Monde

Emmanuel Macron a multiplié les déclarations controversées depuis son accession à l'Élysée, voici celles qui ont fait polémique quant à l'image des Français renvoyée par le président.

2018

- Halte aux plaintes 

Interpellé le 4 octobre à Colombey-les-Deux-Églises (Haute-Marne) par une retraitée à propos de sa maigre pension, Emmanuel Macron cite en exemple le général de Gaulle qui disait: "Vous pouvez parler très librement, la seule chose qu'on n'a pas le droit de faire, c'est de se plaindre".

"Je trouve que c'est une bonne pratique qu'avait le général. Le pays se tiendrait autrement s'il était comme ça", ajoute-t-il, évoquant "la chance immense" de vivre "dans un pays en bonne santé" comme la France.

- Chômeurs, traversez la rue 

le 15 septembre, un jeune horticulteur au chômage rencontre Emmanuel Macron dans le parc de l'Élysée lors des Journées du patrimoine.

Après avoir pris connaissance de ses difficultés à trouver un emploi, le président lui suggère d'en chercher un dans "l'hôtellerie, les cafés et la restauration" ou "le bâtiment". "Je traverse la rue, je vous en trouve!", ajoute Emmanuel Macron. La formule est beaucoup critiquée. Le jeune homme réagit plus tard en disant que le président "ne vit pas dans la réalité", mais "dans un monde de Bisounours".


- "Gaulois réfractaires" 

En visite au Danemark, le 29 août, M. Macron dit son admiration pour le modèle danois de "flexisécurité", et déplore ironiquement, par opposition, "le Gaulois réfractaire au changement !".

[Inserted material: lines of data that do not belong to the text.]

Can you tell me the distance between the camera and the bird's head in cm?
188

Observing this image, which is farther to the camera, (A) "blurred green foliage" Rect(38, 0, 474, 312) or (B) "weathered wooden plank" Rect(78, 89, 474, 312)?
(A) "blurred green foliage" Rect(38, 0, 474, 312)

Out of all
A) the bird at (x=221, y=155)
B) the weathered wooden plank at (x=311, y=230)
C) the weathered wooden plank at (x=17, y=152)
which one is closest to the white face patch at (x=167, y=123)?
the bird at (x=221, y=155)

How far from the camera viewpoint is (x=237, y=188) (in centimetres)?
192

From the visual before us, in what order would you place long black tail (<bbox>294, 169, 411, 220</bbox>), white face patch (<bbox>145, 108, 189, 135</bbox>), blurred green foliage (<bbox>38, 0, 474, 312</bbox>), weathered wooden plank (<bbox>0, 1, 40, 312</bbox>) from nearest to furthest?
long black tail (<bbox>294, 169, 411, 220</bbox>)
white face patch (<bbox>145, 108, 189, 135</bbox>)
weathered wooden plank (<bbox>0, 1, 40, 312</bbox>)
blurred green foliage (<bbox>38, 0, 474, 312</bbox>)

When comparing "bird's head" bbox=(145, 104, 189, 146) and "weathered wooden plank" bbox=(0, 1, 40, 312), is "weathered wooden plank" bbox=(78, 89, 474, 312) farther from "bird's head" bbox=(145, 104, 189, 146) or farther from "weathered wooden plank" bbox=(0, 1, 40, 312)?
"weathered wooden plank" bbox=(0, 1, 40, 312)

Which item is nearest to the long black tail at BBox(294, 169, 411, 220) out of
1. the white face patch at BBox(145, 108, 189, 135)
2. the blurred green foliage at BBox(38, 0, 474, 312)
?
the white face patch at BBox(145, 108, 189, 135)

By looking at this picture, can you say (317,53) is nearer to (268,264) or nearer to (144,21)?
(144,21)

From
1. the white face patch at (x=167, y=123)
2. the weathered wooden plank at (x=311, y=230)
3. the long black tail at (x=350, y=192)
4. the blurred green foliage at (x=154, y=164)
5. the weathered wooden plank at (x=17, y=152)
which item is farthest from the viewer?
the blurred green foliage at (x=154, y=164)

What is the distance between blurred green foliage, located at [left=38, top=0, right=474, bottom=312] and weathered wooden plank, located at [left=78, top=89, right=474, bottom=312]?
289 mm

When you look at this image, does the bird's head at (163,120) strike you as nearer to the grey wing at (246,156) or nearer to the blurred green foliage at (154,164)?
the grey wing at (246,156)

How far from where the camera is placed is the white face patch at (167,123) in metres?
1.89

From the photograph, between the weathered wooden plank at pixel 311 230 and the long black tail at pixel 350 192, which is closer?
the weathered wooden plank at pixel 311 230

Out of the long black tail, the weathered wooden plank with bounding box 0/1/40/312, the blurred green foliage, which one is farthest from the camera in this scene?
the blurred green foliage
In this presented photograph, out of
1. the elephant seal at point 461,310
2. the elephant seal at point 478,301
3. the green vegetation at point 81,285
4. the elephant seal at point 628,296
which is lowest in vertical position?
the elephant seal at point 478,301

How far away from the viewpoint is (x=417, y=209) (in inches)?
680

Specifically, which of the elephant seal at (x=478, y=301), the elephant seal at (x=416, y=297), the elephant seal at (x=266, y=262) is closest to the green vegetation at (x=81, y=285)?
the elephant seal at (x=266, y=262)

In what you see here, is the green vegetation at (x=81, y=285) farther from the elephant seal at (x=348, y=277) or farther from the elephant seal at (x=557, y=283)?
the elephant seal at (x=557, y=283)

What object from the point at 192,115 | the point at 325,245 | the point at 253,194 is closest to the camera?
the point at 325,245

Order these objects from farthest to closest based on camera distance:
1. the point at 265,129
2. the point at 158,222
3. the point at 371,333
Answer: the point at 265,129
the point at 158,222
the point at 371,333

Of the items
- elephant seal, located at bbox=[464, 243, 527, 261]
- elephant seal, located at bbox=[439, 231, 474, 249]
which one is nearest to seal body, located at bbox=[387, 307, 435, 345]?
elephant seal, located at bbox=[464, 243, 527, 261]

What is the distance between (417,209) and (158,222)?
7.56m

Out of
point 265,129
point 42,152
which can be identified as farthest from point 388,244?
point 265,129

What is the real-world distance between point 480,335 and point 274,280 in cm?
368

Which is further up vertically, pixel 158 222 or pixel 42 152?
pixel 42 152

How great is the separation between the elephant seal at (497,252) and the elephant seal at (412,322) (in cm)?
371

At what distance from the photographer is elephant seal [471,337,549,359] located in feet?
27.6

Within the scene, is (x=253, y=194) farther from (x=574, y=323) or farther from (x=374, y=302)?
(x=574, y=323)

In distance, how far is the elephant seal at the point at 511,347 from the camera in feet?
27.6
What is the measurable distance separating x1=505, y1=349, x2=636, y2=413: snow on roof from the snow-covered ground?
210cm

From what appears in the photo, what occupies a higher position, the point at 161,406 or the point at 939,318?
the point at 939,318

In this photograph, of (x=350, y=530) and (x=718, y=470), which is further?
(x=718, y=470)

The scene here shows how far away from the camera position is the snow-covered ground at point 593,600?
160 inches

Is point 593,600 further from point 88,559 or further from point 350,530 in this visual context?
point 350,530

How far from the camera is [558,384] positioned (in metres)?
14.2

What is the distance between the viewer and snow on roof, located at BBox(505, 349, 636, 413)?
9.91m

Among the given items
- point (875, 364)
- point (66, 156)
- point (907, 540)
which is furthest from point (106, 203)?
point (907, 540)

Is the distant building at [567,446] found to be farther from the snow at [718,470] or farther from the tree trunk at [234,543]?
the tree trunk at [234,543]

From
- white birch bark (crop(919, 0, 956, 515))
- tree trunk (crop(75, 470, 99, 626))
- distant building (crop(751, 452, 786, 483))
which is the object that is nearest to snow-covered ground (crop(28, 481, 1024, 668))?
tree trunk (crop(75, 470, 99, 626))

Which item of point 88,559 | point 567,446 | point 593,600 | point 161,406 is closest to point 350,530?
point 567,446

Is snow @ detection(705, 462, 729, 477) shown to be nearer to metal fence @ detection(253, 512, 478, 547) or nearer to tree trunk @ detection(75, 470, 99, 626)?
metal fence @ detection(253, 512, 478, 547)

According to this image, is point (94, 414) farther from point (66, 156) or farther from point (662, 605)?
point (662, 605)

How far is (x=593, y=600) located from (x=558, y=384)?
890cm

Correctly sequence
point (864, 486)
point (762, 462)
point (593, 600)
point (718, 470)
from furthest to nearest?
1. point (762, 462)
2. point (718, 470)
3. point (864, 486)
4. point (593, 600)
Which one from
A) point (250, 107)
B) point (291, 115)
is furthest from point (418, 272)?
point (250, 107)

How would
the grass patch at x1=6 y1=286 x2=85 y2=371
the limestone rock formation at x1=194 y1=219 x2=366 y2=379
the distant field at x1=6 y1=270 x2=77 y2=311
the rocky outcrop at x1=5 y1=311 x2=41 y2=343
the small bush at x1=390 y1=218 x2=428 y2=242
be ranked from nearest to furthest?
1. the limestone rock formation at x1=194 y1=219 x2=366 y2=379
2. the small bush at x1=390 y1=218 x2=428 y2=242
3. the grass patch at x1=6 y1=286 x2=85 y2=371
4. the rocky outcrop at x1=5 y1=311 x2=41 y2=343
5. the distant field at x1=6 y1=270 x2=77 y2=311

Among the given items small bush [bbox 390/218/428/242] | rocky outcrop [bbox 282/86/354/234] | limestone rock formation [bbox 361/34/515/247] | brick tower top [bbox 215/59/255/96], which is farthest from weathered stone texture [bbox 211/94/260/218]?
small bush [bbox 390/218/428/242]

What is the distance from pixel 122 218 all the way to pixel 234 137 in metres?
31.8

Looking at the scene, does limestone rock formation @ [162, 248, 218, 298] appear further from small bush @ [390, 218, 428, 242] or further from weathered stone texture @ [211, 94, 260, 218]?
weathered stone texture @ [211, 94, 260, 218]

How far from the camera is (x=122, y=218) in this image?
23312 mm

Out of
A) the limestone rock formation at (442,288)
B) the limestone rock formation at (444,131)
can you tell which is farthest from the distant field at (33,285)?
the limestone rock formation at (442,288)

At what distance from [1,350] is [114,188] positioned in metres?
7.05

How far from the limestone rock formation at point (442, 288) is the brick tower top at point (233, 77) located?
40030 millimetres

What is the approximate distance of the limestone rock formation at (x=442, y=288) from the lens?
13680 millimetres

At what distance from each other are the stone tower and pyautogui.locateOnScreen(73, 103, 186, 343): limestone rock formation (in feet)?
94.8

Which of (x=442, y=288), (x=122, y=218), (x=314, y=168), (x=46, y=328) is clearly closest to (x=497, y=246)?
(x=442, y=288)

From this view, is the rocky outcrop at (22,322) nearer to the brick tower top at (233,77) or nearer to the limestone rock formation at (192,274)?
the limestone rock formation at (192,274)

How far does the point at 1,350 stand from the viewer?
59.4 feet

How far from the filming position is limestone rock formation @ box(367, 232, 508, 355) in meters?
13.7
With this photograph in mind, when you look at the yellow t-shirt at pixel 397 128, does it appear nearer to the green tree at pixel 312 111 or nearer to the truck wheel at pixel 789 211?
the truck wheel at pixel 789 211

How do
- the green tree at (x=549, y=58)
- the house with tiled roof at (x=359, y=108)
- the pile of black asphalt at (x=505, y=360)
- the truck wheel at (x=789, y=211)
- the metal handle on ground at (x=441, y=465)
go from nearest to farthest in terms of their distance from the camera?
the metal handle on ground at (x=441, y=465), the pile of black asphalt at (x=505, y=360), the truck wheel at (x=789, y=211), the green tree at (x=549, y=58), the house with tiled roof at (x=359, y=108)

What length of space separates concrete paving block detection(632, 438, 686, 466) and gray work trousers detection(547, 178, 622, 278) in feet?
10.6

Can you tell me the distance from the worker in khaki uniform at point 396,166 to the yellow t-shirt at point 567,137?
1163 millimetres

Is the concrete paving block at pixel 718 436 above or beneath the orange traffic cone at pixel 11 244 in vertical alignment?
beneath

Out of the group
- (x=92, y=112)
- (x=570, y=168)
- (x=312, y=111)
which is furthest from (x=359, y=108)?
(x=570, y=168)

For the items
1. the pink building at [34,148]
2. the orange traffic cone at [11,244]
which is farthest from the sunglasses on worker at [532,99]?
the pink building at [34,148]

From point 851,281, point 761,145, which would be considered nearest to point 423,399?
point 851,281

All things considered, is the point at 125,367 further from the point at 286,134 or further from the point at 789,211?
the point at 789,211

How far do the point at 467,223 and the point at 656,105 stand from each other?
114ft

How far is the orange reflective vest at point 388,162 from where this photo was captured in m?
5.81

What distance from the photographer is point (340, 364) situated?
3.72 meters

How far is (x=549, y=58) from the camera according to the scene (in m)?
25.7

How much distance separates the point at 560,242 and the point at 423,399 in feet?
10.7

- "Tu m'appelles Monsieur d'accord ?" 

Emmanuel Macron recadre sèchement un collégien qui l'a apostrophé en lui demandant "Ça va Manu ?" après avoir entonné l'Internationale, à l'issue des commémorations de l'Appel du 18 juin au Mont-Valérien.

"Tu m'appelles Monsieur le président de la République, ou Monsieur. D'accord ?", dit le président à l'adolescent qui s'excuse aussitôt. "Le jour où tu veux faire la révolution, tu apprends d'abord à avoir un diplôme et à te nourrir toi-même, d'accord ? Et à ce moment-là, tu iras donner des leçons aux autres", poursuit le président.


- "Un pognon de dingue" 

Dans une vidéo publiée le 12 juin par ses services sur son compte Twitter, le président regrette qu'on mette "un pognon de dingue dans les minima sociaux" et que "les gens pauvres restent pauvres". "On doit avoir un truc qui permet aux gens de s'en sortir", dit-il.


2017

- "Les fainéants"

"Je ne céderai rien, ni aux fainéants, ni aux cyniques, ni aux extrêmes", déclare-t-il lors d'une visite en Grèce le 8 septembre 2017, à quelques jours d'une mobilisation contre la loi Travail.

Deux jours plus tard, il explique qu'il visait "tous celles et ceux qui pensent qu'on ne doit pas bouger en Europe et en France".


- "Un pays pas réformable" 

"La France n'est pas un pays réformable. Beaucoup ont essayé et n'y ont pas réussi, car les Français détestent les réformes", affirme-t-il le 24 août devant la communauté française de Bucarest (Roumanie). Mais "transformer" le pays "en profondeur pour retrouver le destin qui est le sien", "ça c'est un combat qui fait rêver les Français".


- "Des gens qui ne sont rien" 

"Une gare, c'est un lieu où on croise des gens qui réussissent et des gens qui ne sont rien", déclare-t-il le 29 juin, lors de l'inauguration d'un incubateur de start-up dans l'ancienne Halle Freyssinet à Paris.